The chief additionally discussed a safety issue at South Shore Court where young teens were playing basketball with a hoop in a parking space. While historically he has rarely heard complaints, this has become an occasional nuisance on this street. When the ball went out into the street recently, a female driver took the basketball away. She was arrested for taking the ball. The police chief said there is no criminal charge for a ball in the street, perhaps disorderly conduct, but he said they couldn’t arrest the kids, no one would charge them. He did talk to the building manager about these quality of life issues. Chief Hartung said he had a sample nuisance ordinance from Oregon which could be a tool to identify nuisance conditions so they could act on them. The penalty would be on the property owners, the landlords who should police their own properties. He said at South Shore there were different landlords for buildings.

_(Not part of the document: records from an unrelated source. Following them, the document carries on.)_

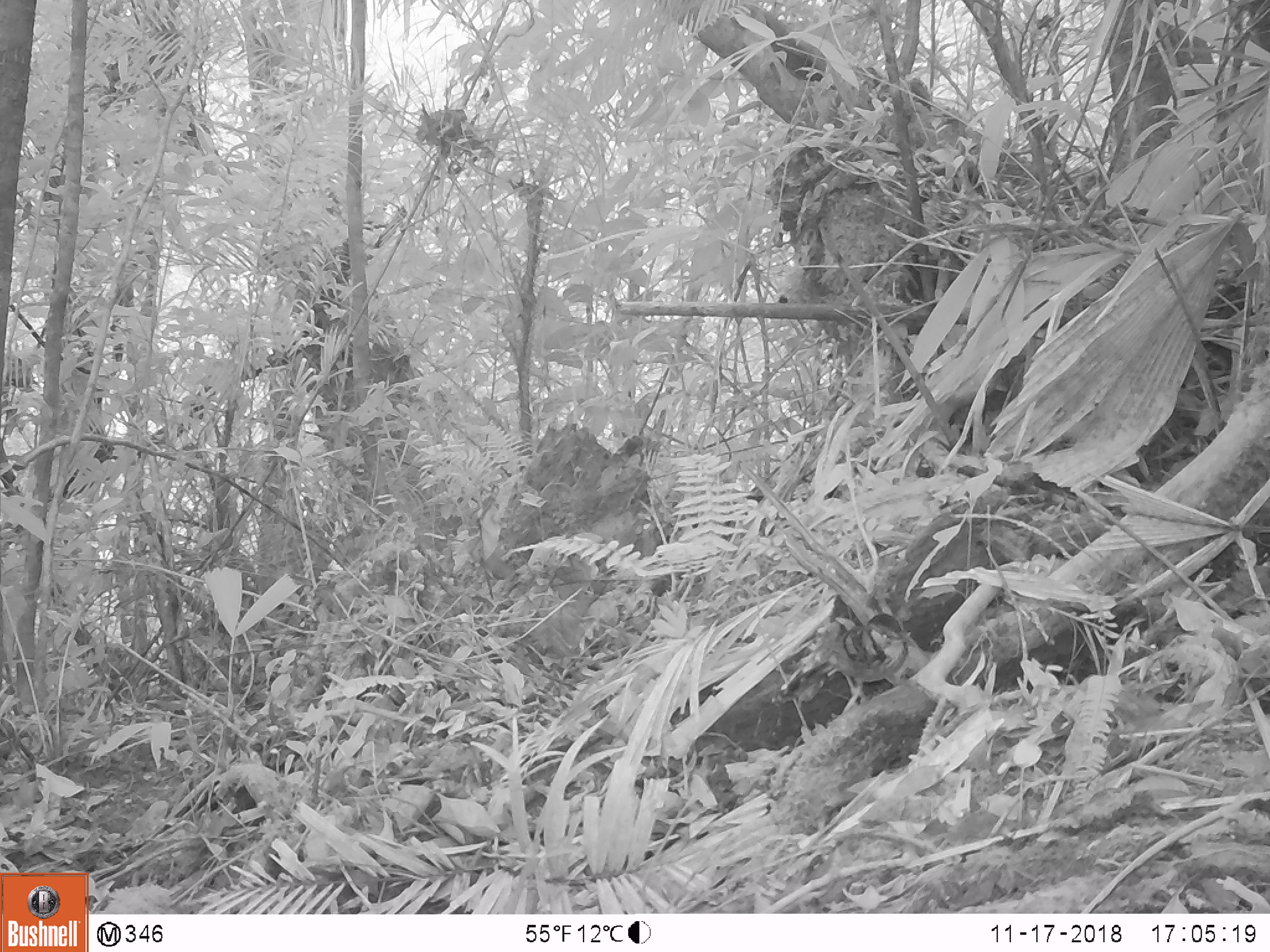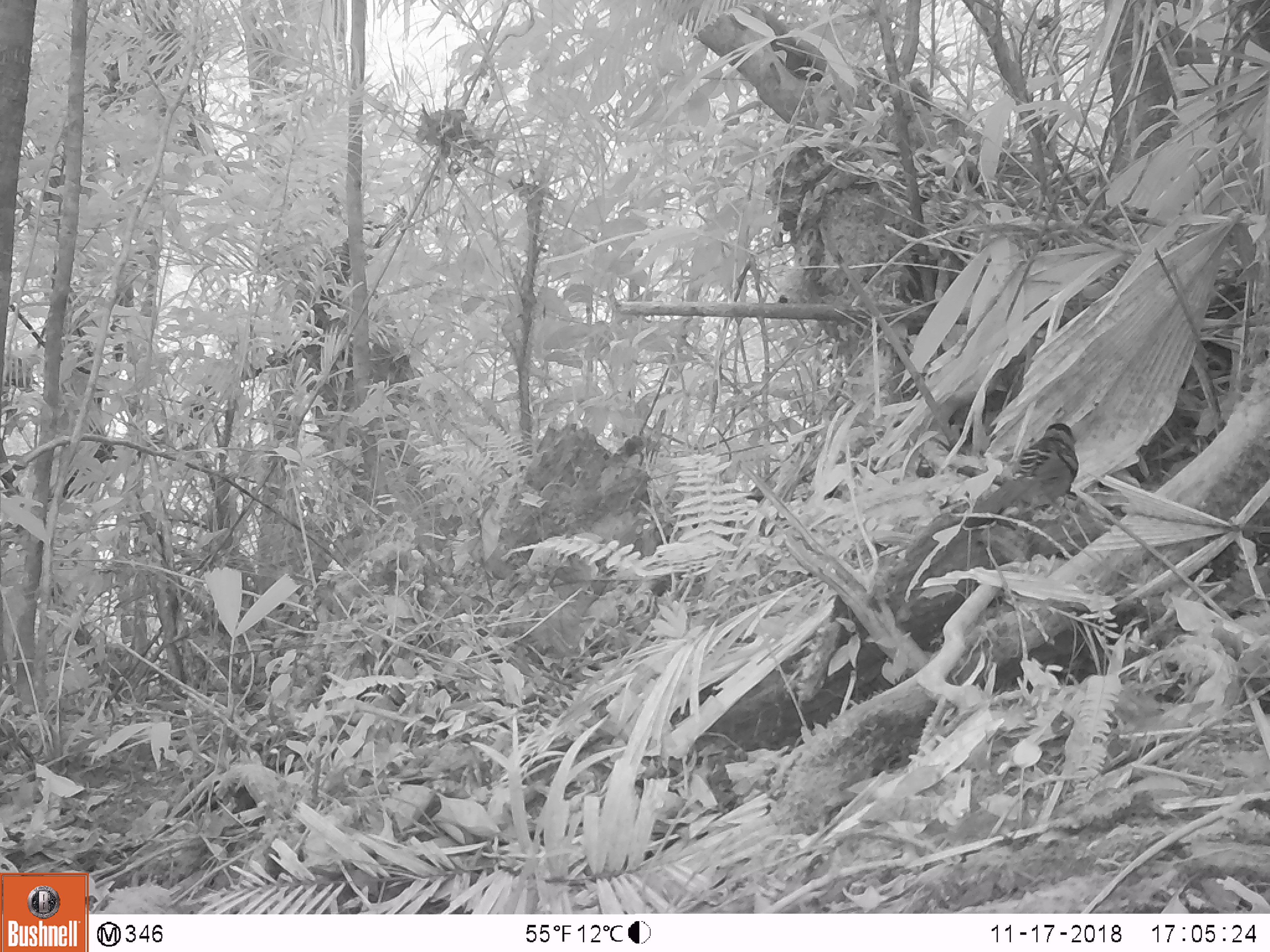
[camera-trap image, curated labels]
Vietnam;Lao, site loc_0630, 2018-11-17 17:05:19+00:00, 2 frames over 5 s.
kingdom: Animalia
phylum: Chordata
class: Aves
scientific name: Aves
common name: bird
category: unidentified bird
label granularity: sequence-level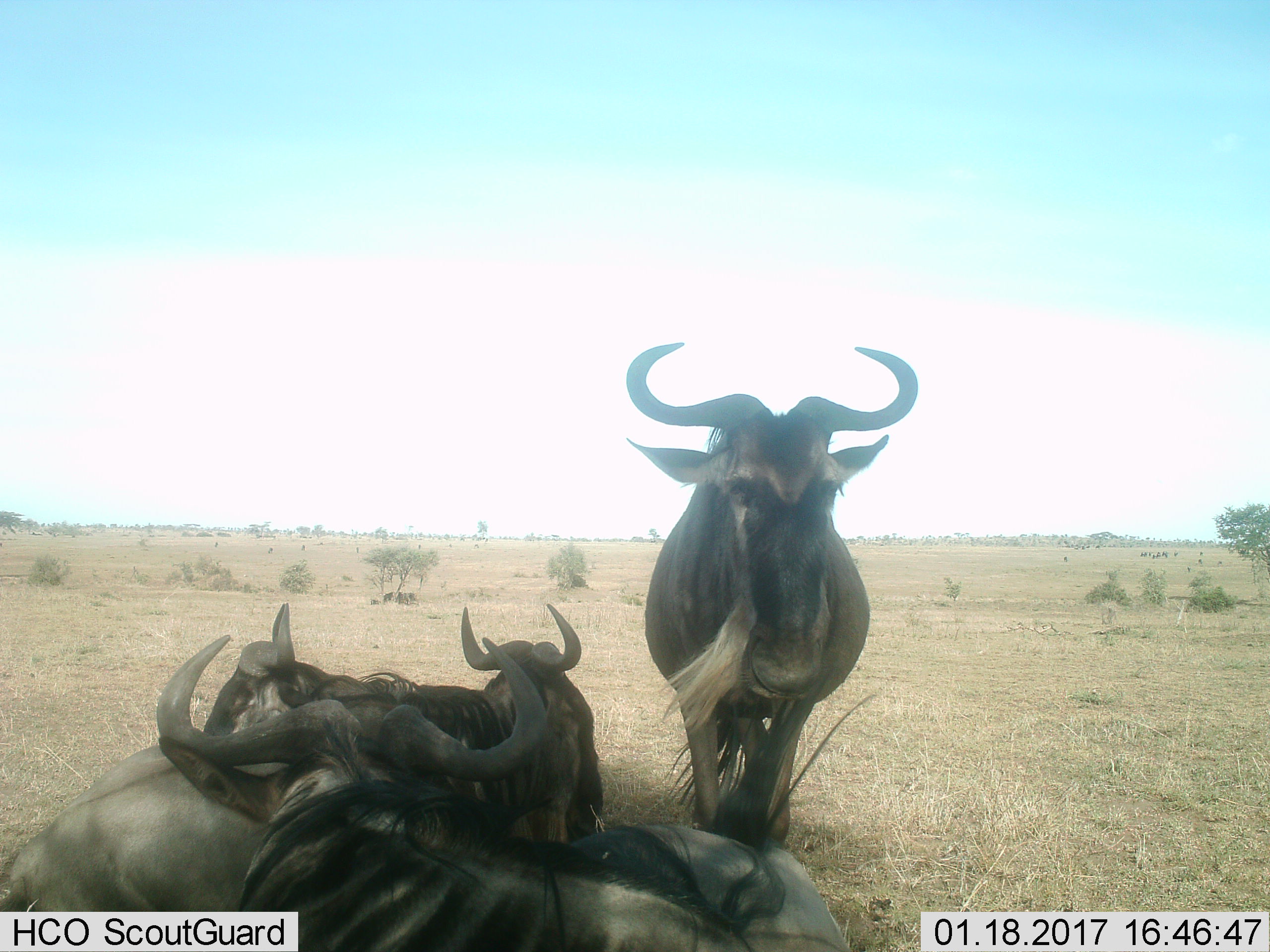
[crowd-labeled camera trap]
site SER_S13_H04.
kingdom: Animalia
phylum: Chordata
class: Mammalia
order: Artiodactyla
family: Bovidae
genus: Connochaetes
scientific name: Connochaetes taurinus taurinus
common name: blue wildebeest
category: wildebeestblue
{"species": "wildebeestblue (blue wildebeest) (Connochaetes taurinus taurinus)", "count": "4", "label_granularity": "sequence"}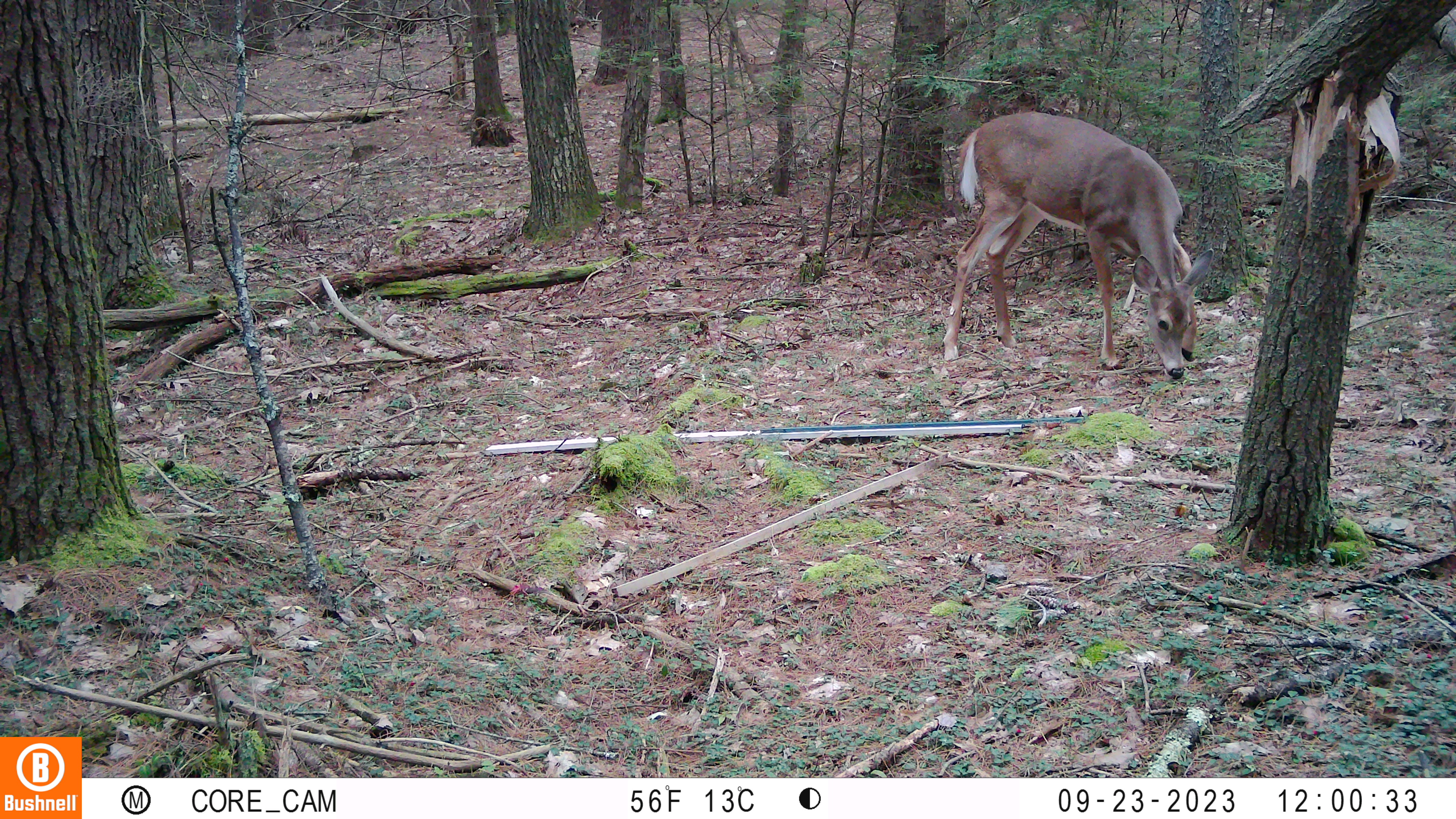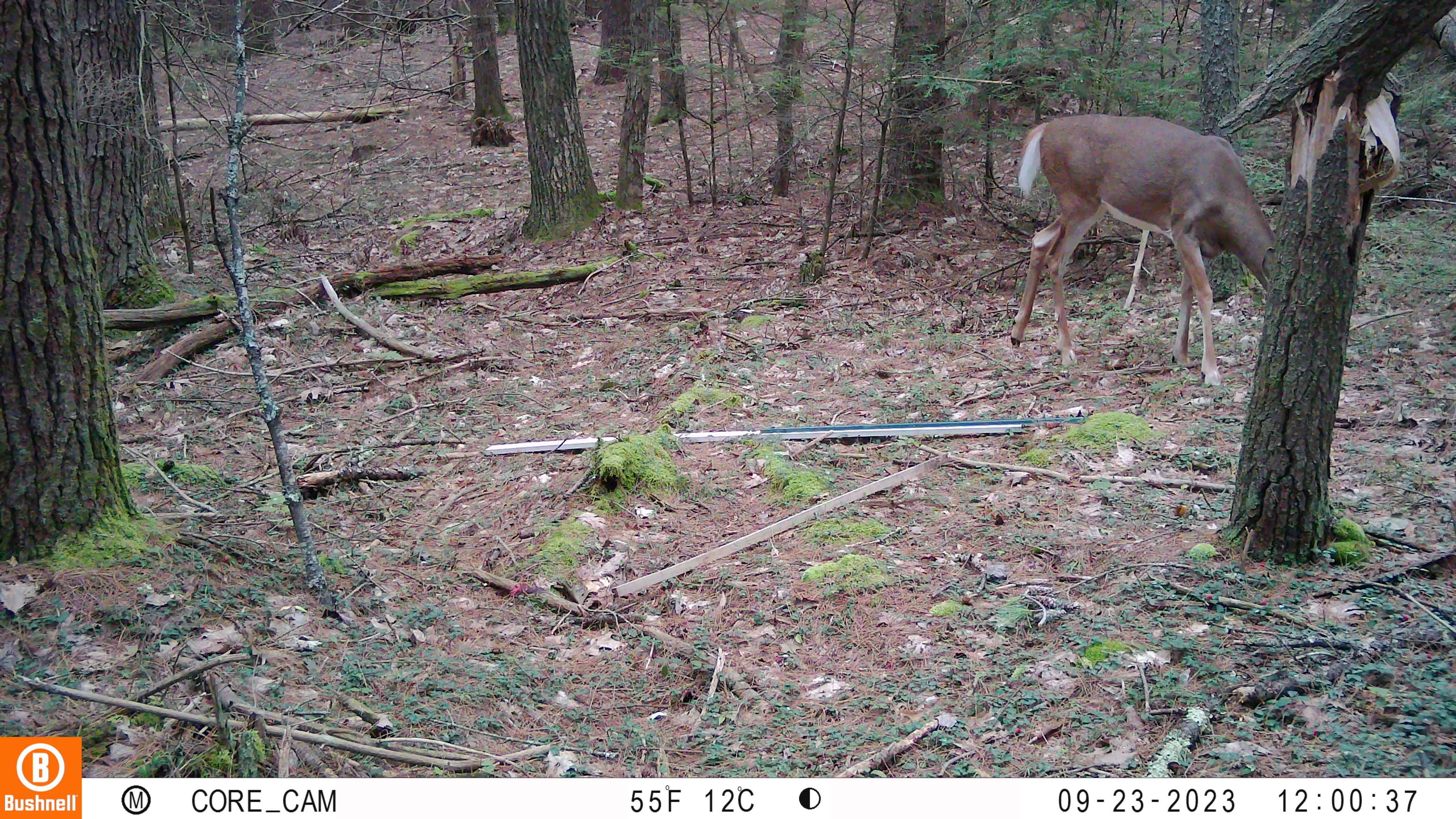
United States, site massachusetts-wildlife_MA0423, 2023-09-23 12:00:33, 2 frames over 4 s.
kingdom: Animalia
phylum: Chordata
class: Mammalia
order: Artiodactyla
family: Cervidae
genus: Odocoileus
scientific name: Odocoileus virginianus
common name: white-tailed deer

Councilman Fred Ostrander said there are other places where drivers are frustrated with kids running after balls in the street. He said someone could get hurt. Council president Steve Herron said if you drive a car, you have to give way to pedestrians. He said if someone objects to kids playing outside which is rare with video games, etc, they should go get therapy. “It’s kids, they are just playing basketball,” said Herron. Council-at-large Monica Stark asked why the teens couldn’t move further down to the cul-de-sac where there is less traffic. The chief said it could be resolved but there are different building owners. Also, the main players tend to be near Liberty Avenue.

Herron, sitting in for Health and Safety chair Brian Holmes, stated they can put this nuisance ordinance draft on the Legislative Committee agenda next month. Chief Hartung stated the proposed legislation is the only thing he came up with to give the police a tool to handle nuisance issues.